Please write out the material that follows, exactly as it stands.

** START DATA PROVIDED **

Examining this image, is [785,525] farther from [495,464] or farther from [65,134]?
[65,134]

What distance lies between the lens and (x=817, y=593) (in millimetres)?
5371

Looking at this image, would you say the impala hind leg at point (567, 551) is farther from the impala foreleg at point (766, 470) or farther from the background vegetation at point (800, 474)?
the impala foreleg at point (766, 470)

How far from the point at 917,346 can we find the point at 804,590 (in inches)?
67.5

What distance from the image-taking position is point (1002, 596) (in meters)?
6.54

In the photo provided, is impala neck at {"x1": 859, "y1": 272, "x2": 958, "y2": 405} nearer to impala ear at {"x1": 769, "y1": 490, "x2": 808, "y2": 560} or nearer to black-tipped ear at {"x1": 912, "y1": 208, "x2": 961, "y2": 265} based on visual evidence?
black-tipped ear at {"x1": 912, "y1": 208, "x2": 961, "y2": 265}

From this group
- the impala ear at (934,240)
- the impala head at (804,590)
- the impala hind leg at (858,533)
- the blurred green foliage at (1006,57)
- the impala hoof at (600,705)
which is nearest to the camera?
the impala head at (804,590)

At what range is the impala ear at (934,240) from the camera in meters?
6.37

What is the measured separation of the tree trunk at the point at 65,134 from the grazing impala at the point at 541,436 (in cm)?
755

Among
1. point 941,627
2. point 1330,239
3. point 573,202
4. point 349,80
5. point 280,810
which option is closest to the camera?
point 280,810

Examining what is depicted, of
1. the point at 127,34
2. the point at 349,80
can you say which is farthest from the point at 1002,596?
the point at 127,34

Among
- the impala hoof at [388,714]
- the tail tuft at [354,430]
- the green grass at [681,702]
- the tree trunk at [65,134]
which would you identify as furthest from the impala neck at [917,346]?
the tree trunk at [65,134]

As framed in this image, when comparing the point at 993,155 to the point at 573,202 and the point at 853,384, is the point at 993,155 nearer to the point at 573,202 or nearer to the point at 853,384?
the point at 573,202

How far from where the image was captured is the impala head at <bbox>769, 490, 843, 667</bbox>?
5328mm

** END DATA PROVIDED **

> [FULL ANSWER]:
Examining this image, is [785,525] farther from [495,464] or farther from [65,134]?
[65,134]

What distance lies between the lens and (x=817, y=593) (in millimetres)?
5371

Looking at this image, would you say the impala hind leg at point (567, 551) is farther from the impala foreleg at point (766, 470) or farther from the background vegetation at point (800, 474)?
the impala foreleg at point (766, 470)

How far from the point at 917,346 can we find the point at 804,590 (in inches)?
67.5

What distance from the image-taking position is point (1002, 596) (in meters)?
6.54

In the photo provided, is impala neck at {"x1": 859, "y1": 272, "x2": 958, "y2": 405} nearer to impala ear at {"x1": 769, "y1": 490, "x2": 808, "y2": 560} or nearer to black-tipped ear at {"x1": 912, "y1": 208, "x2": 961, "y2": 265} based on visual evidence?
black-tipped ear at {"x1": 912, "y1": 208, "x2": 961, "y2": 265}

From this group
- the impala ear at (934,240)
- the impala head at (804,590)
- the impala hind leg at (858,533)
- the blurred green foliage at (1006,57)
- the impala hoof at (600,705)
which is nearest to the camera?
the impala head at (804,590)

At what range is the impala ear at (934,240) from the camera in meters?
6.37

What is the measured separation of the tree trunk at the point at 65,134 from the grazing impala at the point at 541,436 (in cm)?
755

Among
1. point 941,627
2. point 1330,239
3. point 573,202
4. point 349,80
5. point 280,810
which option is closest to the camera?
point 280,810

Examining what is depicted, of
1. the point at 127,34
2. the point at 349,80
can you say which is farthest from the point at 1002,596?
the point at 127,34

Among
- the impala hoof at [388,714]
- the tail tuft at [354,430]
- the green grass at [681,702]
- the tree trunk at [65,134]
which would you identify as furthest from the impala neck at [917,346]?
the tree trunk at [65,134]

As framed in this image, when comparing the point at 993,155 to the point at 573,202 and the point at 853,384, is the point at 993,155 nearer to the point at 573,202 or nearer to the point at 853,384?
the point at 573,202

How far from where the image was captured is the impala head at <bbox>769, 490, 843, 667</bbox>?
5328mm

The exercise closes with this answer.